Pero, en algunos estados, en vez de primarias se llevan a cabo juntas de dirigentes partidarios. Este año se realizan juntas internas del Partido Demócrata en más de treinta estados y territorios estadunidenses. A estas juntas asisten las masas, la base del partido, o sólo sus activistas, para elegir a sus delegados a la convención nacional. En algunos casos, estos delegados representan el sentir popular; pero, en otros, no hay duda de que son objeto de manipulación por parte de los líderes del partido.
Todo este complejo procedimiento se inicia nueve meses antes de las elecciones presidenciales propiamente dichas, con las juntas de dirigentes en Iowa (población: menos de tres millones ) y con las primarias que se efectúan en Nueva Hampshire (población: menos de un millón). Los resultados de las votaciones iniciales en estos dos estados, que cuentan apenas con alrededor del dos por ciento de la población total del país, pueden tener un .impacto decisivo en la elección de los candidatos.
Este año, el candidato que llevaba la delantera en el Partido Demócrata, Walter Mondale, recibió un fuerte revés por la victoria de Gary Hart en Nueva Hampshire. En 1980, Ronald Reagan fue impulsado al frente en Nueva Hampshire, después de que George Bush lo había derrotado en Iowa. Jimmy Carter surgió de la oscuridad política en 1976, y ganó las primarias, tanto en Iowa como en Nueva Hampshire.

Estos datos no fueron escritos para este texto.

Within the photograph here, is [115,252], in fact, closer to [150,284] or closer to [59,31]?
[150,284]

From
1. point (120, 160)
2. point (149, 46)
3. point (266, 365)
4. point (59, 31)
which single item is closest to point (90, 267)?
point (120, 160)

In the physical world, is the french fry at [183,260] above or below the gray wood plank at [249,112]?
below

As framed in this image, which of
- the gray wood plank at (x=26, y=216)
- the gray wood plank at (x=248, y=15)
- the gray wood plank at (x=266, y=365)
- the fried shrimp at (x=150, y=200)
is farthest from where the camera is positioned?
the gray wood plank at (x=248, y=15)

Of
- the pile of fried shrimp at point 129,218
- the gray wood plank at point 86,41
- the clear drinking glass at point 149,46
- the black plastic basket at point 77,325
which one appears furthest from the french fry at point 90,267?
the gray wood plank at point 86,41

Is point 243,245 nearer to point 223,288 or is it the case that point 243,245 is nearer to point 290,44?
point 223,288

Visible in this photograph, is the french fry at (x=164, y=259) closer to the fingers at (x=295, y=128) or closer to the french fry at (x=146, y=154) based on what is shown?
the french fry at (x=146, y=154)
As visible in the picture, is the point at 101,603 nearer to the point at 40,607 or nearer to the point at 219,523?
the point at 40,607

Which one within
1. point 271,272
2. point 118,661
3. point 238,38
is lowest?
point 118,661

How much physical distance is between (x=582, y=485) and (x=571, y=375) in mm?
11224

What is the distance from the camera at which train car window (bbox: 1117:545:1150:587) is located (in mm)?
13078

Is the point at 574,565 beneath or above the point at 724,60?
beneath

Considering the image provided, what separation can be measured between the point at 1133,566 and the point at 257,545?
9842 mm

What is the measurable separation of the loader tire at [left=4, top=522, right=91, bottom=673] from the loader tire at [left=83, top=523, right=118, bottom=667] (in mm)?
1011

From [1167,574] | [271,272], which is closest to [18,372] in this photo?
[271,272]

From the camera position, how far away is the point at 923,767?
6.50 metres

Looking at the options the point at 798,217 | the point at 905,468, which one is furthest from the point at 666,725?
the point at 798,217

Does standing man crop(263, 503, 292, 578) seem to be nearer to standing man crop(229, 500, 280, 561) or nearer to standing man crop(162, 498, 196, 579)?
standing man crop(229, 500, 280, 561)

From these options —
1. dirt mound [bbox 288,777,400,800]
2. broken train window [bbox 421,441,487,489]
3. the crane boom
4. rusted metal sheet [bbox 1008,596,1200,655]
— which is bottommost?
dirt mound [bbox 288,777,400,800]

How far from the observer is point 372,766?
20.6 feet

Lo genial del sistema consiste en que da a los estados pequeños una voz lo bastante pronto para que cuente en la decisión final. De no ser así; las concentraciones de población en unas cuantas ciudades grandes podrían prevalecer con amplio margen de votos sobre el resto del país. Y también da voz a cada región. Desde sus inicios en Iowa, en el oeste medio, y Nueva Hamshire en el noreste, la campaña de elecciones primarias y juntas internas de los partidos prosigue su marcha hacia el oeste, el sur y el sudoeste. Los estados más grandes y más industrializados, tales como Michigan, Nueva York, Pensilvania, Illinois, Texas y California, no pesan en la contienda electoral hasta la última etapa.
Pero el genio de este sistema opera de modo más sutil aún. Los estados más pequeños y las regiones menos populosas, al votar en la fase inicial, pueden promover a un candidato inesperado. Luego, los estados más grandes, que disponen de la mayoría de los votos en las convenciones nacionales, también pueden aplastar a algún "puntero" de la fase inicial, si juzgan que no es el candidato idóneo.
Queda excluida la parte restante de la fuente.